Records for the task
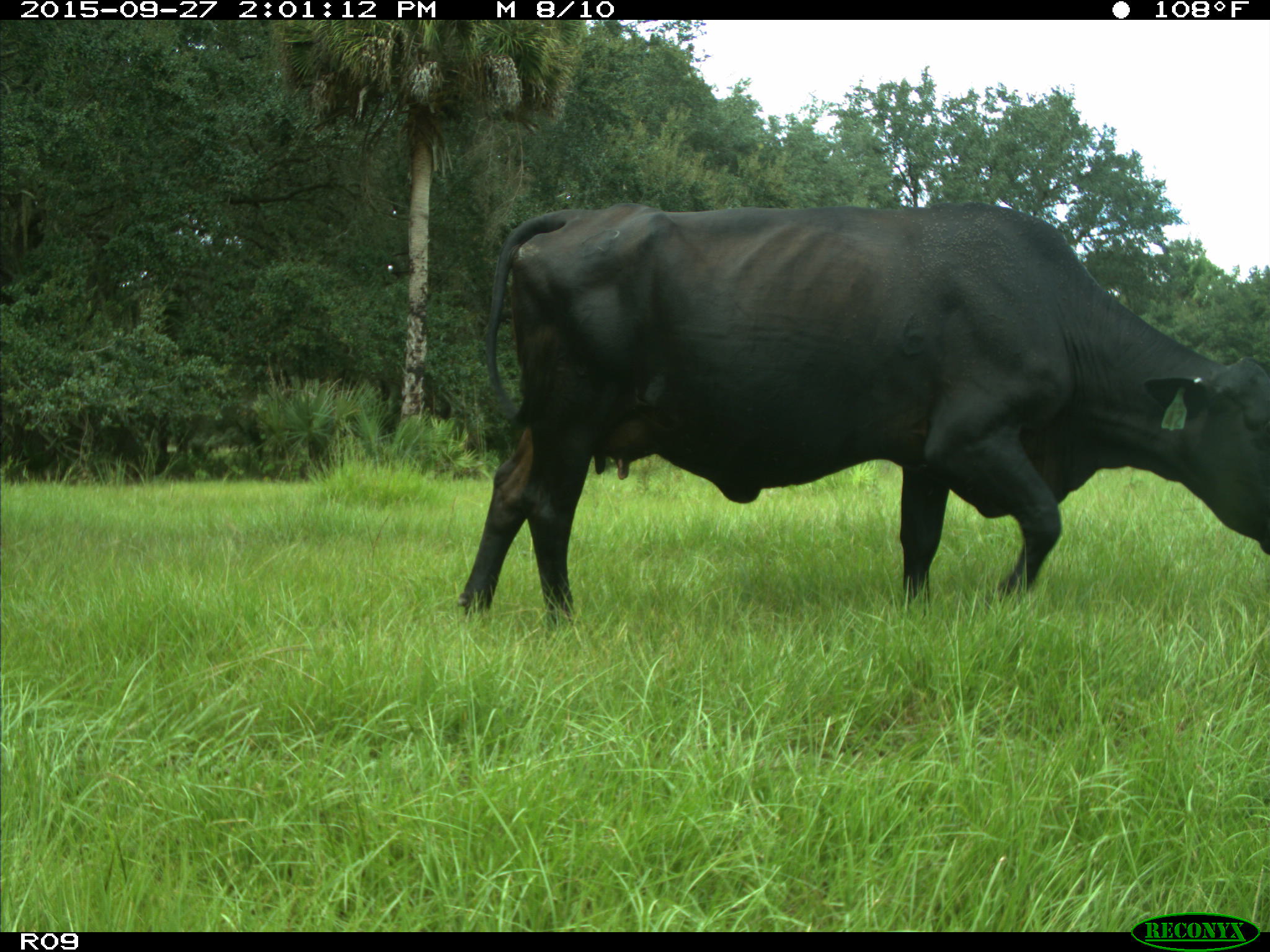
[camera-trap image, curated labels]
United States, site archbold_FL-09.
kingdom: Animalia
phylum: Chordata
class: Mammalia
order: Artiodactyla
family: Bovidae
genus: Bos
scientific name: Bos taurus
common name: domestic cow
Bos taurus (domestic cow).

Task goal
Reproduce the entire listing exactly, but omit any pictures.

Completed exercise
[camera-trap image, curated labels]
United States, site archbold_FL-09.
kingdom: Animalia
phylum: Chordata
class: Mammalia
order: Artiodactyla
family: Bovidae
genus: Bos
scientific name: Bos taurus
common name: domestic cow
Bos taurus (domestic cow).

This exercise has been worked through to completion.